Daraus folgt dann diese Bewertung

Die geschilderte Problematik macht…deutlich, dass für die Beurteilung der Rechtsfrage einer wirksamen Befristung nicht entscheidend darauf abgestellt werden kann, im Wege der Rechtskontrolle den Grad an Wahrscheinlichkeit oder Unwahrscheinlichkeit politischer Entscheidungsprozesse zu bewerten…Die gesetzliche Grundlage der Übertragung der Aufgabe auf den Beklagten war gesetzlich unzweifelhaft in ihrer Wirksamkeit begrenzt auf den 31. Dezember 2010. Damit stand zum Zeitpunkt des Vertragsschlusses eindeutig fest, dass der Beklagte bei unveränderter Rechtslage ab dem 1. Januar 2011 die ihm zusätzlich übertragene Aufgabe der Arbeitsvermittlung nicht mehr würde wahrnehmen dürfen. Der Beklagte hatte, wie auch alle anderen Optionskommunen, keinerlei unmittelbaren Einfluss darauf, ob, wann und in welcher Weise der Deutsche Bundestag und Bundesrat darüber entscheiden würden, das Modell der kommunalen Trägerschaft fortzusetzen.

Hervorhebungen von uns.

Die Unvorhersehbarkeit politischer Entscheidungen – das ist bzw. war eine Überlegung wert. Man wusste nicht, ob die Optionskommune politisch überleben würde. Also soll eine Befristung gerechtfertigt sein?
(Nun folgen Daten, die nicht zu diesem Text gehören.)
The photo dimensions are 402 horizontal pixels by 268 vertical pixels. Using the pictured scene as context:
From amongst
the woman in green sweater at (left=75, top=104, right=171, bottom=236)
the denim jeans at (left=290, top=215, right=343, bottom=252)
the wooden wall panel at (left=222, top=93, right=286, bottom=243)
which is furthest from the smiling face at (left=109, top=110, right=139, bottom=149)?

Das LAG war mutig und hat damit einen tiefschürfenden Gedanken geäußert. Denn natürlich wirken politische Prozesse anders als wirtschaftliche – und Arbeitnehmer im öffentlichen Dienst werden auch aus öffentlichen Geldern bezahlt. § 14 Abs. 1 Nr. 7 TzBfG enthält einen artverwandten Gedanken. Wer aus „Haushaltsmitteln“ befristet finanziert wird, dessen Arbeitsvertrag kann wirksam befristet werden. Haushaltsmittel kommen auch vom Gesetzgeber und da kommt man ins Nachdenken: Nur durch befristete Finanzierung kann die öffentliche Hand sich einen Befristungsgrund schaffen, den es in der Privatwirtschaft qua Natur nicht geben kann? Nein, diese Vorschrift zum Arbeitgeber, der sich selbst seinen Befristungsgrund schafft, wird kaum mehr angewandt, seit die Rechtsprechung ihn aus Gründen der Gleichbehandlung gestutzt hat.

Warum also ein Privileg für „politische Entscheidungsprozesse“ schaffen?
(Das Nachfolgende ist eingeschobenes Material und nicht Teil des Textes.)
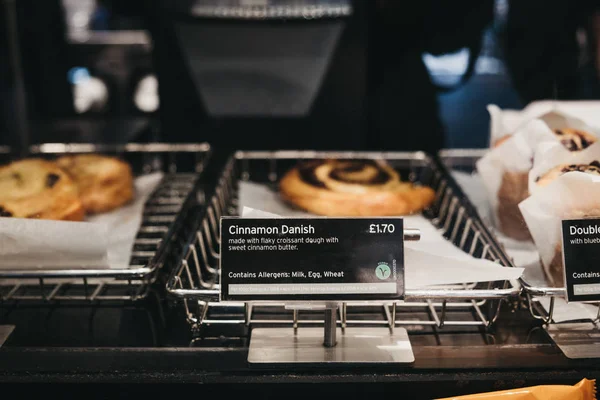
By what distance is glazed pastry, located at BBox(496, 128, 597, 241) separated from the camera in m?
1.21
Dass sich das BAG abermals gegen eine Privilegierung der öffentlichen Hand ausgesprochen hat, ist auf dem bisherigen Weg als konsequent und notwendig nicht sehr verwunderlich. Aber warum soll es ein solches Privileg eigentlich nicht geben? Wo das Arbeitsrecht so restriktiv ist, dass oft nur die Wahl zwischen Befristung und Job bis zur Rente bleibt, rechtfertigt da nicht alleine der Umstand, dass Steuergelder verwendet werden, ein Privileg? Sind die Steuern, die der Unternehmer U. zahlt, wirklich im Mitarbeiter X besser angelegt, nur, weil der Staat für ihn zwar kein Geld und vielleicht auch keine Arbeit (mehr) hat, das alles aber keine „Prognose“ ergibt – nach dem Motto, warum soll es öffentlichen besser ergehen als U? Oder wäre U nicht froh, wenn der Staat flexibel –und vielleicht flexibler noch als er selbst – reagieren könnte auf die Haushaltslage? Und wäre der Staat nicht dann auch in der Lage, Geld z.B. in Anreize zu stecken, das richtige und dringend benötigte Personal anzuwerben?
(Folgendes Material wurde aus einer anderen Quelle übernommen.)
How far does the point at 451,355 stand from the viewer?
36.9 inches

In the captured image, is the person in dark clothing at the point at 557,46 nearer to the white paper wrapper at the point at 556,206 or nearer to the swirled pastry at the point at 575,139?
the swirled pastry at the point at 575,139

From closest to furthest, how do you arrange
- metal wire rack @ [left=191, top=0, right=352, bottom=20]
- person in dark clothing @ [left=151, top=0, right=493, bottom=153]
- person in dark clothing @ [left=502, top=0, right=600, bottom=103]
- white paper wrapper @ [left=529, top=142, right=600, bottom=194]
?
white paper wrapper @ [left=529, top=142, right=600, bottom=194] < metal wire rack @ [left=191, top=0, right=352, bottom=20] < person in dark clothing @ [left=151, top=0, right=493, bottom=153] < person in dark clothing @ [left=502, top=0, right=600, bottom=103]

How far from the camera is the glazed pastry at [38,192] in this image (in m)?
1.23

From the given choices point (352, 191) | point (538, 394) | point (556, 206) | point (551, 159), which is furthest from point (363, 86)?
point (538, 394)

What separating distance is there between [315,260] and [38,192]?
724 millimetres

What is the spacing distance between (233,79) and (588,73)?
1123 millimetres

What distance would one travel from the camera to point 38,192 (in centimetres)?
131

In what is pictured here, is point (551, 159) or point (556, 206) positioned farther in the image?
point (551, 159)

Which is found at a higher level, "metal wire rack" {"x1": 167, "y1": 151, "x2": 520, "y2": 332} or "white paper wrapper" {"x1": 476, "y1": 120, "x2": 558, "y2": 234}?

Man muss nicht gleich „Amerika“ schrei(b)en, wo die Mitarbeiter des öffentlichen Dienstes (oft mehr gepampert als hier) schlicht nach Hause gehen, wenn der Staat die Schuldengrenze reißt.

Aber ein wenig mehr Privileg für die aus der Gemeinschaft aller Steuerzahler finanzierte Arbeitswelt des öffentlichen Dienstes wäre durchaus erfreulich. Oder wünschenswert. So mag das BAG unser Gerechtigkeitsgefühl befriedigt, seinen Weg richtig fortgesetzt und vor allem den Gleichheitssatz des Grundgesetzes beachtet haben.

Aber innovativer war das Urteil aus Niedersachsen.